As you complete new courses in your career, new forms of licensing may be required. It would be a shame to have completed a deal on either a livestock or property transaction only to find you may not be eligible for your share of the deal or otherwise be fined a considerable amount of money for not being compliant.
Most of the industry by now should have had some exposure to the enhanced biosecurity format for marketing livestock. The attachment to your biosecurity plan in the case of livestock is a national cattle health declaration (CHD) together with your NVD. The CHD provides details of the health status of the herd. For store cattle being sold it allows buyers access to the treatment history of those animals.
For management purposes this is useful information as it can save you money by not doubling up on previous treatments. The CHD is there as a tool to get that previous treatment history. Armed with that information you can then manage your herd health as applicable to your operation.

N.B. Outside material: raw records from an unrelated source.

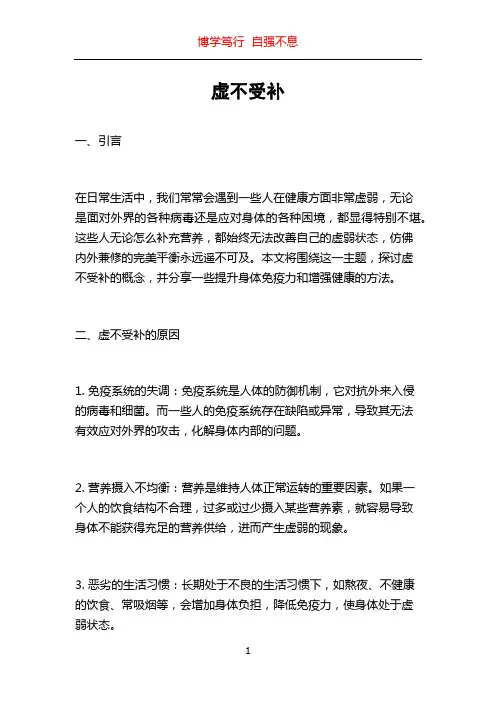 博学笃行 自强不息

虚不受补

一、引言

在日常生活中，我们常常会遇到一些人在健康方面非常虚弱，无论是面对外界的各种病毒还是应对身体的各种困境，都显得特别不堪。这些人无论怎么补充营养，都始终无法改善自己的虚弱状态，仿佛内外兼修的完美平衡永远遥不可及。本文将围绕这一主题，探讨虚不受补的概念，并分享一些提升身体免疫力和增强健康的方法。

二、虚不受补的原因

1. 免疫系统的失调：免疫系统是人体的防御机制，它对抗外来入侵的病毒和细菌。而一些人的免疫系统存在缺陷或异常，导致其无法有效应对外界的攻击，化解身体内部的问题。

2. 营养摄入不均衡：营养是维持人体正常运转的重要因素。如果一个人的饮食结构不合理，过多或过少摄入某些营养素，就容易导致身体不能获得充足的营养供给，进而产生虚弱的现象。

3. 恶劣的生活习惯：长期处于不良的生活习惯下，如熬夜、不健康的饮食、常吸烟等，会增加身体负担，降低免疫力，使身体处于虚弱状态。

1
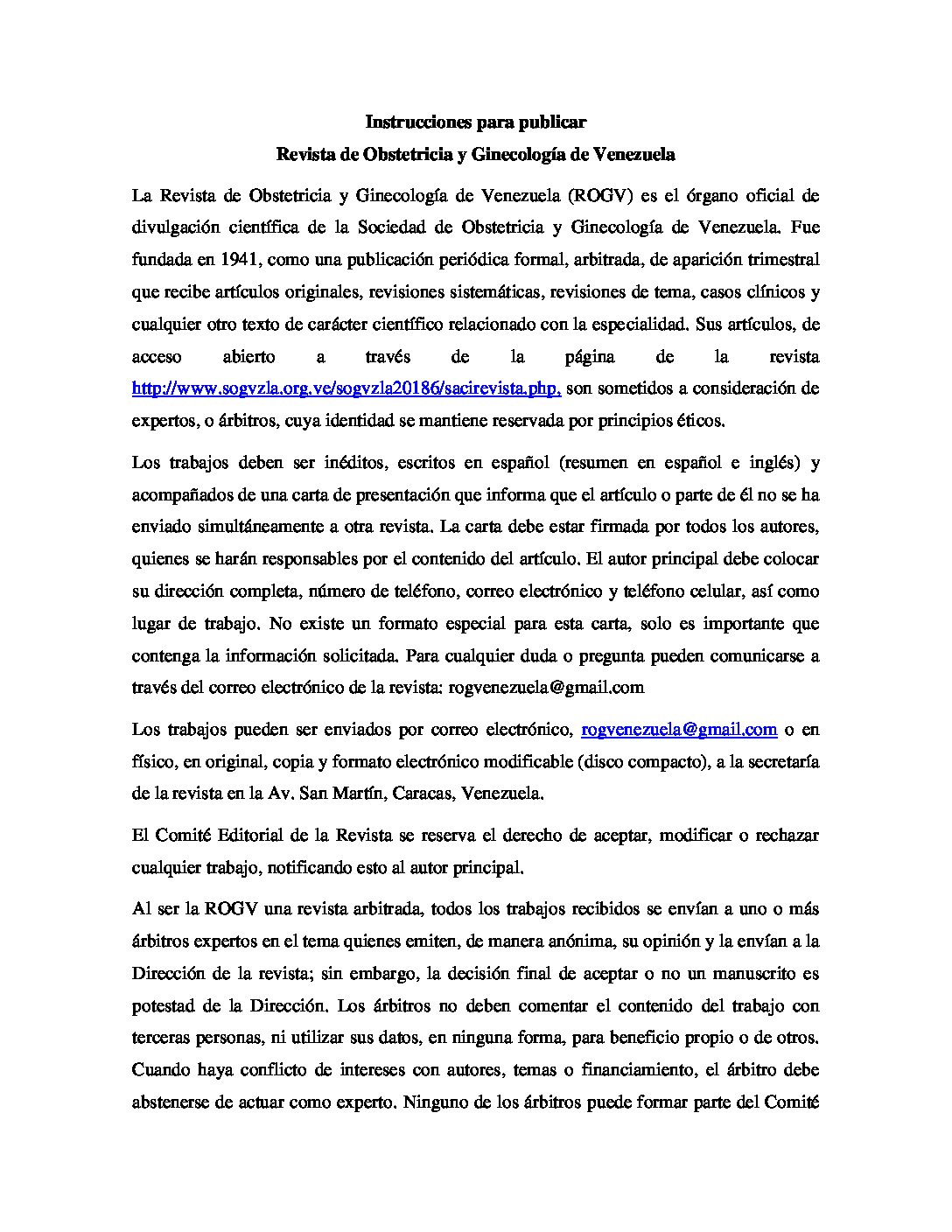 Instrucciones para publicar
Revista de Obstetricia y Ginecología de Venezuela

La Revista de Obstetricia y Ginecología de Venezuela (ROGV) es el órgano oficial de divulgación científica de la Sociedad de Obstetricia y Ginecología de Venezuela. Fue fundada en 1941, como una publicación periódica formal, arbitrada, de aparición trimestral que recibe artículos originales, revisiones sistemáticas, revisiones de tema, casos clínicos y cualquier otro texto de carácter científico relacionado con la especialidad. Sus artículos, de acceso abierto a través de la página de la revista http://www.sogvzla.org.ve/sogvzla20186/sacirevista.php, son sometidos a consideración de expertos, o árbitros, cuya identidad se mantiene reservada por principios éticos.

Los trabajos deben ser inéditos, escritos en español (resumen en español e inglés) y acompañados de una carta de presentación que informa que el artículo o parte de él no se ha enviado simultáneamente a otra revista. La carta debe estar firmada por todos los autores, quienes se harán responsables por el contenido del artículo. El autor principal debe colocar su dirección completa, número de teléfono, correo electrónico y teléfono celular, así como lugar de trabajo. No existe un formato especial para esta carta, solo es importante que contenga la información solicitada. Para cualquier duda o pregunta pueden comunicarse a través del correo electrónico de la revista: rogvenezuela@gmail.com

Los trabajos pueden ser enviados por correo electrónico, rogvenezuela@gmail.com o en físico, en original, copia y formato electrónico modificable (disco compacto), a la secretaría de la revista en la Av. San Martín, Caracas, Venezuela.

El Comité Editorial de la Revista se reserva el derecho de aceptar, modificar o rechazar cualquier trabajo, notificando esto al autor principal.

Al ser la ROGV una revista arbitrada, todos los trabajos recibidos se envían a uno o más árbitros expertos en el tema quienes emiten, de manera anónima, su opinión y la envían a la Dirección de la revista; sin embargo, la decisión final de aceptar o no un manuscrito es potestad de la Dirección. Los árbitros no deben comentar el contenido del trabajo con terceras personas, ni utilizar sus datos, en ninguna forma, para beneficio propio o de otros. Cuando haya conflicto de intereses con autores, temas o financiamiento, el árbitro debe abstenerse de actuar como experto. Ninguno de los árbitros puede formar parte del Comité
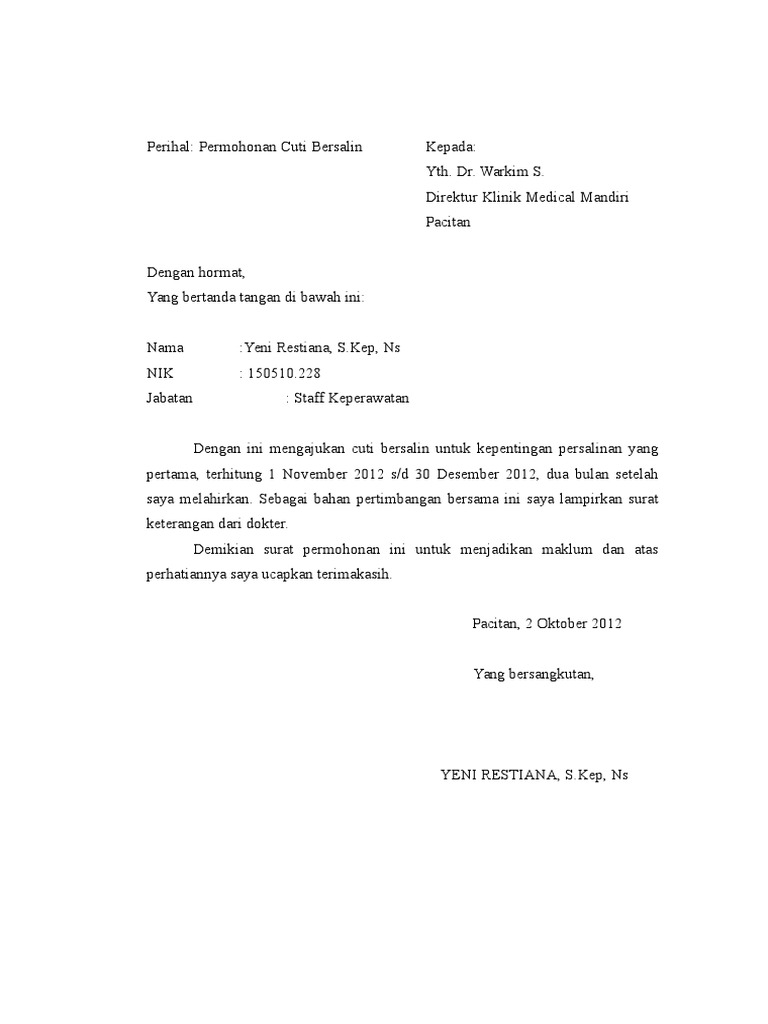 Perihal: Permohonan Cuti Bersalin

Kepada:
Yth. Dr. Warkim S.
Direktur Klinik Medical Mandiri
Pacitan

Dengan hormat,
Yang bertanda tangan di bawah ini:

Nama :Yeni Restiana, S.Kep, Ns
NIK : 150510.228
Jabatan : Staff Keperawatan

Dengan ini mengajukan cuti bersalin untuk kepentingan persalinan yang pertama, terhitung 1 November 2012 s/d 30 Desember 2012, dua bulan setelah saya melahirkan. Sebagai bahan pertimbangan bersama ini saya lampirkan surat keterangan dari dokter.

Demikian surat permohonan ini untuk menjadikan maklum dan atas perhatiannya saya ucapkan terimakasih.

Pacitan, 2 Oktober 2012

Yang bersangkutan,

YENI RESTIANA, S.Kep, Ns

The CHD is not to be confused with the NVD which is mandatory for the movement of all livestock and relates to the meat side of what status each animal holds. It is important to take care in completing the NVD to ensure that the information is correct and the document is completed in its entirety.
The “d” in NVD and CHD stands for declaration and it important to be mindful that a declaration is being made and signed and there are repercussions if the information is incorrect or misleading.
For the tech savvy ones out there, these forms are also now available electronically. The electronic NVD is free and also includes animal health declarations, Meat Standards Australia (MSA) declarations, and National Feedlot Accreditation Scheme (NFAS) delivery documents.
A major hurdle will be having enough signal to use that technology. But let’s not go down that path regarding services in the bush!
While we are talking about livestock movements, the trucking industry is getting some major pressure regarding effluent issues in their trucks, with some carriers being fined up to $550.
Crackdowns are going to happen on trucks that can not contain effluent and it spills out on roads. This causes a risk to other road users, biosecurity and human health issues in country towns.
To minimise effluent spillage it is important that curfews are observed and that stock are presented in a suitable condition for transport. The target will be mainly producers who cart their own stock into market on their own trucks.
I hope the new year brings a great season for everyone and cattle prices stay at a sustainable level for the whole sector. It will be very interesting to see what other surprises the rural sector has in store for us with the status of our state leadership as well.
A happy new year to all.
- Cyril Close is a member of Australian Livestock and Property Agents Association (ALPA).